Tuesday, 15 January 2008

Will Simon Barnes stick to his guns?

Seems Simon Barnes, chief sports writer and countryside columnist at The Times, is firmly on the side of the bunny huggers.

Approached by Merlin Unwin about reviewing some of their excellent books, he responded: "Thanks for being in touch, but you have missed your target here. I am not impressed by people who go shooting."

But what about non-shooting books like Rural England? "Damned by association with shooting, I'm afraid," he replied.

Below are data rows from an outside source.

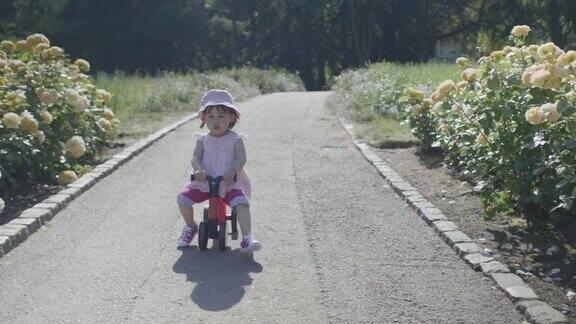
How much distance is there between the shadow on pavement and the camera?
18.2 ft

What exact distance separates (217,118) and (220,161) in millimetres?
363

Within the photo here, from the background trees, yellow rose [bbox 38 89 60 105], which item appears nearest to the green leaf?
yellow rose [bbox 38 89 60 105]

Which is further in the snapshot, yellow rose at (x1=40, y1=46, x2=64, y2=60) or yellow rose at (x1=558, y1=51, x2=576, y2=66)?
yellow rose at (x1=40, y1=46, x2=64, y2=60)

I trust Barnes will be turning his back on the RSPB then, now that they have come clean about shooting foxes.

Monday, 14 January 2008

Goose shooting video

I've been working on the video shot during our goose shooting visit to Aberdeenshire just before Christmas. Here's a taster...

Wednesday, 2 January 2008

Filleting rabbits

After a successful day's ferreting, I found myself with a lot of rabbits to process - and by the time I'd fed the dogs and the ferrets, cleaned the guns, hung up the wet clothing, etc, I wasn't too enthusiastic for staying up half the night skinning and jointing all those bunnies.

So I invented a 'quick and dirty' method which is the rabbit equivalent of breasting a pigeon or a pheasant. Basically it lets you get 95% of the useful meat out of a rabbit, with no need to paunch it or even take the skin off fully.

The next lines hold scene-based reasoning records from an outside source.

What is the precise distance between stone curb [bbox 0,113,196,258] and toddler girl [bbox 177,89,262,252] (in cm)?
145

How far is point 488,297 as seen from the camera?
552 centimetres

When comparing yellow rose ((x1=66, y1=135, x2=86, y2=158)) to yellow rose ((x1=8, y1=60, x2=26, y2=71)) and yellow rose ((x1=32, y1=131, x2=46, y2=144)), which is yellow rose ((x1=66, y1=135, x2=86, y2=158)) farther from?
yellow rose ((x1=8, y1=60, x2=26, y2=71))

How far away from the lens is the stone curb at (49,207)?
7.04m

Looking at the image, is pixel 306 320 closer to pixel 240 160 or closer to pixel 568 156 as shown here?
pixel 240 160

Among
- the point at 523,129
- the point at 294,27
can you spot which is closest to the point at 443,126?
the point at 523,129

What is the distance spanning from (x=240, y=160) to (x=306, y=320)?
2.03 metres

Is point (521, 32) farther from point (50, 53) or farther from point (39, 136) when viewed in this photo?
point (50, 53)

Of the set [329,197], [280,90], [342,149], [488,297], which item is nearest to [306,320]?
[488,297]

You can probably see all you need from the photo (click on the picture to see a larger version), but just in case, here's how it's done...

1. Take your rabbit, and make a slit in the skin about half-way along its body. Tip: make the slit over its back, not its belly. The skin here is looser, so it's easier to pinch a bit to get the knife point in - and there's no chance of digging too deep and breaking the gut open. (Regular readers will spot that I'm using my Karesuando knife which I ground a new edge on recently - it worked brilliantly).

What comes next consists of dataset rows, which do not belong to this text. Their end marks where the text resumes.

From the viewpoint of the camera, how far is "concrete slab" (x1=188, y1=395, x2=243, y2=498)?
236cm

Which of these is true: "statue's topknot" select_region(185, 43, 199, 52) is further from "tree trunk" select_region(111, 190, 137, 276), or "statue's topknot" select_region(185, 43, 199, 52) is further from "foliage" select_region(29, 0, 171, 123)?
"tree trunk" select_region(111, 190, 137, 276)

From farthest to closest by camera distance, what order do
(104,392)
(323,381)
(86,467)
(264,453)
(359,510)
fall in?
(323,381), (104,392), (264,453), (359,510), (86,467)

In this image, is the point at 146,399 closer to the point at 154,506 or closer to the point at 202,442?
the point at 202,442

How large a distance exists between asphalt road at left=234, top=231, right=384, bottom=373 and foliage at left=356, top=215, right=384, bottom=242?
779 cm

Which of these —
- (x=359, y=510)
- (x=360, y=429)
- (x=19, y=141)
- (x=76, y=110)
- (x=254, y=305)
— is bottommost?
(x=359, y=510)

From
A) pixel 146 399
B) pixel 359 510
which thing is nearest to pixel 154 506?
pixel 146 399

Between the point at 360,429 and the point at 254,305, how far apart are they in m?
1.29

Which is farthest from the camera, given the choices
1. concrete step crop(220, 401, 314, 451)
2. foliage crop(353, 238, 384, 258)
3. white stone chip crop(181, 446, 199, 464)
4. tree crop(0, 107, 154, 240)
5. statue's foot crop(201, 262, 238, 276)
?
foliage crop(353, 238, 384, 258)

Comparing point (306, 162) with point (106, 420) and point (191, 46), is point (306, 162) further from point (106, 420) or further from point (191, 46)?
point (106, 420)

2. Slip your fingers into the slit, and tear the skin all the way round - separating the rabbit's jacket from its trousers, as it were. Unless it's a tough old buck, the skin should tear quite easily.

3. Pull the 'jacket' and 'trousers' apart to expose the body and legs. No need to pull the skin right off.

4. With the rabbit belly-down on the table, slit along one side of the backbone, from the base of the ribcage down to the pelvis. Don't cut too deep or you'll break through into the gut area.

5. Use the knife point and your fingers to tease the fillet away from the backbone. Once it's free, cut at each end and simply lift the fillet out.

6. Repeat on the other side of the backbone.

7. Now the back legs: cut in towards the hip joint (marked with green lines on my photo), then turn the knife and follow the leg-bone, removing the meat in two chunks.

8. That's it - you now have six nice bone-free chunks of meat that will make a lovely stew, pie, etc. The rest of the rabbit can be thrown away with a clear conscience - there is hardly any meat wasted.

Tuesday, 1 January 2008

New Year's Day ferreting

A great day's ferreting, with myself and daughter Emma shooting; we were joined by her friend Lui, my wife Sara and Emma's Australian cousin Jacob.

We decided not to bother with nets, just moving swiftly from one burrow to the next and shooting at any rabbits that bolted.

Total for the day was 14, including three that one of the ferrets had chased into a dead-end - it made all the digging seem worthwhile!

Plus on the way back I managed to collect a couple of squirrels that had evaded us the other day.

The only cloud on an otherwise perfect day was that one of the ferrets sadly fell victim to what the military call 'friendly fire'. Going to pick up one of the shot rabbits, we discovered the ferret lying dead a couple of yards away - she must have emerged from the hole at just the wrong moment, and collected a stray pellet from the edge of the pattern. Sad but unavoidable - considering the way ferrets are constantly popping up in the field of fire, the only surprise is it doesn't happen more often.